FWIW, IBM has a wonderful speech to text API...I've put together a repo of examp...

pbw · on Feb 25, 2016

It took me a while to understand what you did here. I was waiting for some kind of subtitles showing the recognition ability.

But you are saying you performed speech recognition on the full video then edited it according to where the words you targeted were found. I liked the bomb/terrorist one, the others didn't seem to be "saying" anything.

danso · on Feb 25, 2016

Yeah, I was a bit lazy...I could have used moviepy (which I currently use, but merely as a wrapper around ffmpeg) to add subtitles to show which identified word was identified...I'm hoping to make this into a command-line tool for myself to quickly transcribe things...though making supercuts is just a fun way to demonstrate the concepts.

The important takeaway is that the Watson API parses a stream of spoken audio (other services, such as Microsoft's Oxford, works only on 10-second chunks, i.e. optimized for user commands) and tokenizes it...what you get is a timestamp for when each recognized word appears, as well as a confidence level and alternatives if you so specify. Other speech-transcription options don't always provide this...I don't think PocketSphinx does, for example. Or sending your audio to a mTurk based transcription service.
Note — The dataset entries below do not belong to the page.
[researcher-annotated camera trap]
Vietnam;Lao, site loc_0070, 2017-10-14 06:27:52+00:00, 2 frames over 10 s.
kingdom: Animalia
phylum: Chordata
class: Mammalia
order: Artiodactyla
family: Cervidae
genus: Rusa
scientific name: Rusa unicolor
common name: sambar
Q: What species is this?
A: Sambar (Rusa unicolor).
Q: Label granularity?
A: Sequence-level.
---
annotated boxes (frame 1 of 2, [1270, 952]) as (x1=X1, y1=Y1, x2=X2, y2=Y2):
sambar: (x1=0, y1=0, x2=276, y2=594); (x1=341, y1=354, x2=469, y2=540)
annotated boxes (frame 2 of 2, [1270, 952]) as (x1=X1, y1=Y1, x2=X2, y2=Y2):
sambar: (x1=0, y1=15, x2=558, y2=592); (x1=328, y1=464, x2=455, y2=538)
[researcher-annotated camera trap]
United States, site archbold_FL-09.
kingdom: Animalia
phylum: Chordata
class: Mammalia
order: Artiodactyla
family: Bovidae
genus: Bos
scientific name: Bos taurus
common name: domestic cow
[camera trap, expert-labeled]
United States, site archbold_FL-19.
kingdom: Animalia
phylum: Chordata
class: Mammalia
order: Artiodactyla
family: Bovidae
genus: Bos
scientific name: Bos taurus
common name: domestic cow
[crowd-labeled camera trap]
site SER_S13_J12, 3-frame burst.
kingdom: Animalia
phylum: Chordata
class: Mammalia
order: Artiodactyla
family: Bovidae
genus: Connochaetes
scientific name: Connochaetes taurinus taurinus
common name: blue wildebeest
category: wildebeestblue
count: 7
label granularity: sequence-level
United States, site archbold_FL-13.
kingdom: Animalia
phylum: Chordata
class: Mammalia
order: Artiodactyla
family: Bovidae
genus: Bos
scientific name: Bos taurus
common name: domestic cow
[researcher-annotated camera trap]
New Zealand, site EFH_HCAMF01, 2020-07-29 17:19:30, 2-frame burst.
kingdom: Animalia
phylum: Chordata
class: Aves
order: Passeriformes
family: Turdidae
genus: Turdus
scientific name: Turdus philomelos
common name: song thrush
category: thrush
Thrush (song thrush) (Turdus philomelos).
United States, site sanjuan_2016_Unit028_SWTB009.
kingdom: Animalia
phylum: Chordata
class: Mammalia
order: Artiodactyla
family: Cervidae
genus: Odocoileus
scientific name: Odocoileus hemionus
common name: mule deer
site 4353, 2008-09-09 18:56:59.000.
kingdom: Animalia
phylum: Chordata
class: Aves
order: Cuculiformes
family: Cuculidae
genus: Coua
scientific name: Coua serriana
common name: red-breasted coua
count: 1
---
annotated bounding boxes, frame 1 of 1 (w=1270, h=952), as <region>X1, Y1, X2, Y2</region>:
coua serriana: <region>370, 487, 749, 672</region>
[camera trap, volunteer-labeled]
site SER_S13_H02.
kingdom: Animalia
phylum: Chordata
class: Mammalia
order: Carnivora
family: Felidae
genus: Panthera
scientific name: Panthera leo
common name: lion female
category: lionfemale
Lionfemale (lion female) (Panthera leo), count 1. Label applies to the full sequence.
Here's a little more detail about The Wire transcription, along with the JSON that Watson returns, and a simplified CSV version of it:

https://github.com/dannguyen/watson-word-watcher/tree/master...

th-ai · on Feb 25, 2016

Youtube speech recognition is getting quite good, at least for talking heads in English. Are there additional top tier API's other than the IBM?

danso · on Feb 25, 2016

AT&T has its own "Watson"...but it requires signing up for a premium account, which I think involves an upfront cost:

http://developer.att.com/apis/speech

Twilio has one that also requires payment:

https://www.twilio.com/docs/api/rest/transcription

It limits input audio to 2 minutes. And I would have to guess that its model is specifically tuned to phone messages, i.e. one speaker, relatively clear and focused audio, and certain probabilities of phrases.